Trentanove anni fa, 23 novembre
1980, ero a Livorno impegnato nel servizio militare.
Tranquilli!
Non facevo il paracadutista, ero
soltanto un semplice soldatino dell'Ospedale militare, contabile nell'ufficio
amministrazione, figuratevi che guerriero!

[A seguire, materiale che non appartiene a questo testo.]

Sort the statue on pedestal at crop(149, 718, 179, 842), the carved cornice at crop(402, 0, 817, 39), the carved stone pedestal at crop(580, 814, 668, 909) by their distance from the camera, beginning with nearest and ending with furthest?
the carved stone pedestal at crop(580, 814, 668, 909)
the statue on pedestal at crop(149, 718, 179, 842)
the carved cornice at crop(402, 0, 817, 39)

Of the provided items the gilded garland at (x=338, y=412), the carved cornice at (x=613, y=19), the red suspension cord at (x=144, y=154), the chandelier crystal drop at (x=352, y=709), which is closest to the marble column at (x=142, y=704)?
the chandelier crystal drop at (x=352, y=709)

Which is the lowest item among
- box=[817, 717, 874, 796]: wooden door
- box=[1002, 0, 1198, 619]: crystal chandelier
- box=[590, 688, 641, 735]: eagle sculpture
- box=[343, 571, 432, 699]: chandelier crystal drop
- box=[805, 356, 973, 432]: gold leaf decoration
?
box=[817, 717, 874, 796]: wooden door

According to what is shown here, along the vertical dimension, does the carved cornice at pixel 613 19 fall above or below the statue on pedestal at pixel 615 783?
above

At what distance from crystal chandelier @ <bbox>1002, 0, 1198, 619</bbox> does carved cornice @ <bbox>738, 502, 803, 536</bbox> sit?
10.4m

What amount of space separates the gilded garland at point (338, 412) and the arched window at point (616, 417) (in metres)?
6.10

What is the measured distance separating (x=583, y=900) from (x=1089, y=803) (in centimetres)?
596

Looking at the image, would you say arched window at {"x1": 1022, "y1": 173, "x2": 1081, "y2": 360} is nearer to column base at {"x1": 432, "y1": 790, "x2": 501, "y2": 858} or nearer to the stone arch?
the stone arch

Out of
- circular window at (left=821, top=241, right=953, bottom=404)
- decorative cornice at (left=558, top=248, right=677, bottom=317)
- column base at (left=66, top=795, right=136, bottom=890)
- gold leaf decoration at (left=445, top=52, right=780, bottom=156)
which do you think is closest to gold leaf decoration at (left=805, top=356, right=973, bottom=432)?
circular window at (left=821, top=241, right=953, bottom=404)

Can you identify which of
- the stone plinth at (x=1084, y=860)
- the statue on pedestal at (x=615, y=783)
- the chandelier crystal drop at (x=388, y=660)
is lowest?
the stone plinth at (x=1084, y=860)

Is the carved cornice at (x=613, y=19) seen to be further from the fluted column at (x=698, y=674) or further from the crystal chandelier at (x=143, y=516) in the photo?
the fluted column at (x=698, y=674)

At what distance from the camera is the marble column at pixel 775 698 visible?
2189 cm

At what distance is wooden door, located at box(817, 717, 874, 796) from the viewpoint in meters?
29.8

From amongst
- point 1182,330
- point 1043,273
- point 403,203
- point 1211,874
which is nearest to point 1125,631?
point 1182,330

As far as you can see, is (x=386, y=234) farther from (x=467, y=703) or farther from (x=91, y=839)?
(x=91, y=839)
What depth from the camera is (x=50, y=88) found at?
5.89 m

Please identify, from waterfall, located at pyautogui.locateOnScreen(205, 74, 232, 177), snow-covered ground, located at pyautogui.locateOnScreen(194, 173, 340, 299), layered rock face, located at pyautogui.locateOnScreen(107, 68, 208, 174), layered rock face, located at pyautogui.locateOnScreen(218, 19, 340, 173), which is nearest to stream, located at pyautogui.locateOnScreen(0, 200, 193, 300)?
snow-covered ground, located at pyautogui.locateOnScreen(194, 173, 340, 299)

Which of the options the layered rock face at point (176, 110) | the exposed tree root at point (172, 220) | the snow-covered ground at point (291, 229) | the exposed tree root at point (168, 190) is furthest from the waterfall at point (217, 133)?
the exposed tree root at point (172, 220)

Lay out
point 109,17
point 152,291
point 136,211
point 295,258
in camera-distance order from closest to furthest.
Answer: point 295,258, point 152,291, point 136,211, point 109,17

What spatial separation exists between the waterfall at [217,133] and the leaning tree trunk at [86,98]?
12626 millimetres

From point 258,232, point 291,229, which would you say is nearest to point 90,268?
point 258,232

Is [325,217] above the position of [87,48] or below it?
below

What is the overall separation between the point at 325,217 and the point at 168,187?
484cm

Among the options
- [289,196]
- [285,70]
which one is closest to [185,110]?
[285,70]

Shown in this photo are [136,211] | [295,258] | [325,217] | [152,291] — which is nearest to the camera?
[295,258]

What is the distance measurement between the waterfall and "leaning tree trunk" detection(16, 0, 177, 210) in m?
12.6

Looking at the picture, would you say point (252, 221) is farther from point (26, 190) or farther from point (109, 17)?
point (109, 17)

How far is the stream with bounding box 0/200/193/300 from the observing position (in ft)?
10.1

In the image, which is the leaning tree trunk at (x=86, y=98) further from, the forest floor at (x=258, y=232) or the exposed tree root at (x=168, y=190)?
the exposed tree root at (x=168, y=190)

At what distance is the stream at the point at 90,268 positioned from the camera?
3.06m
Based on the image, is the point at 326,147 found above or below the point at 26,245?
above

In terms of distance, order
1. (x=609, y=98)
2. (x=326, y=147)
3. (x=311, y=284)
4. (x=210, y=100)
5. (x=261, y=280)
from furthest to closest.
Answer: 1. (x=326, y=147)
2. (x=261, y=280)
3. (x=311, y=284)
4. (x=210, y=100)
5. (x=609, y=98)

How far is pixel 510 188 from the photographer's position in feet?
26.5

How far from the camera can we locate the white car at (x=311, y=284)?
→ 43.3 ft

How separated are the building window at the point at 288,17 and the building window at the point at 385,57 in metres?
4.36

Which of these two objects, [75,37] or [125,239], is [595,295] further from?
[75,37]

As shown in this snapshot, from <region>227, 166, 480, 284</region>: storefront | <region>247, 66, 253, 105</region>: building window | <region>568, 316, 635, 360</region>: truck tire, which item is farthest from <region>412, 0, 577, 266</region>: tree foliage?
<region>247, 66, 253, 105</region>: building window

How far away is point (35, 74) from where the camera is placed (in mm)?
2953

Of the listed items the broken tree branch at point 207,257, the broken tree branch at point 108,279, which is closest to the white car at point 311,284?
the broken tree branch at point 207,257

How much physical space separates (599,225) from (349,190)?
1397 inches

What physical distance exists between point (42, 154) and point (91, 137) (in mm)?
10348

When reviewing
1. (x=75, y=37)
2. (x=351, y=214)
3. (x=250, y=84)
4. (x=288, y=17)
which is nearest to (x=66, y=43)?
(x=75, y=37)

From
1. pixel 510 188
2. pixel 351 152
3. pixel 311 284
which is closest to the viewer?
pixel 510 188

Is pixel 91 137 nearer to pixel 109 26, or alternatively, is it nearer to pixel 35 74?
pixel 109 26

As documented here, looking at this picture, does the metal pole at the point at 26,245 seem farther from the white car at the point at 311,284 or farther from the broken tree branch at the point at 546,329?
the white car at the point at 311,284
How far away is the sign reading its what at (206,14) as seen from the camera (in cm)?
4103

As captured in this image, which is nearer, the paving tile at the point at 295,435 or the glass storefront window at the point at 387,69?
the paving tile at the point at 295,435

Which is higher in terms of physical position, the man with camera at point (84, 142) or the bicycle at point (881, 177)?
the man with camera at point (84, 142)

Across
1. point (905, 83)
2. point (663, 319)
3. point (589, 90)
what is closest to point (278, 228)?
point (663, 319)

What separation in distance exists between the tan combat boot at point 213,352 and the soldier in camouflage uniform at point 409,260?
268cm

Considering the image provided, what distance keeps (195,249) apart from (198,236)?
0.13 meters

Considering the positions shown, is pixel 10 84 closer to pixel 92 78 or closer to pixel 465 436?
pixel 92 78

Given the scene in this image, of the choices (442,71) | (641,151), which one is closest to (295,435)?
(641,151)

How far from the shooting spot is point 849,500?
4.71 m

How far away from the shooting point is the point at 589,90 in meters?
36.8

Il 23 novembre 1980 era domenica e
io ero impegnato come capoguardia per tutto il fine settimana, avevo tramato
per fare quel servizio: abbastanza vicino a Dicembre da garantirmi di
non rischiare la licenza natalizia.
Durante tutto il pomeriggio
domenicale, io e Carmine, il sergente di giornata, avevamo corteggiato la
fidanzata di un nostro ricoverato.
La ragazza era giovane e molto
vistosa, ricordo i suoi seni procaci, gli occhi cerulei e i lunghi capelli
biondi a boccoli, ci dava corda per allungare il tempo della visita al suo
fidanzato e noi, giovani torelli prigionieri dei nostri ardori, le lasciammo
tutto il tempo che voleva.
Verso sera, sbolliti i fumi, ci
siamo accorti che avevamo dimenticato tutte le consegne, io non avevo mandato
il soldato a controllare le comunicazioni del comando militare, poteva essere
scoppiata la guerra e noi non lo sapevamo, Carmine non aveva guidato la ronda
di ispezione - c'era, lo abbiamo scoperto dopo, il vetro di una finestra rotto
e non lo segnalò -, nessun controllo sulle entrate e le uscite; insomma,
eravamo un po' preoccupati.
Erano le venti quando incominciarono
ad arrivare le telefonate dei soldati napoletani, in licenza e in fuga, ci
avvertivano che non sarebbero rientrati e di coprirli al controllo del mattino:
un terremoto aveva spianato l'Irpinia e fatto ballare mezza Napoli.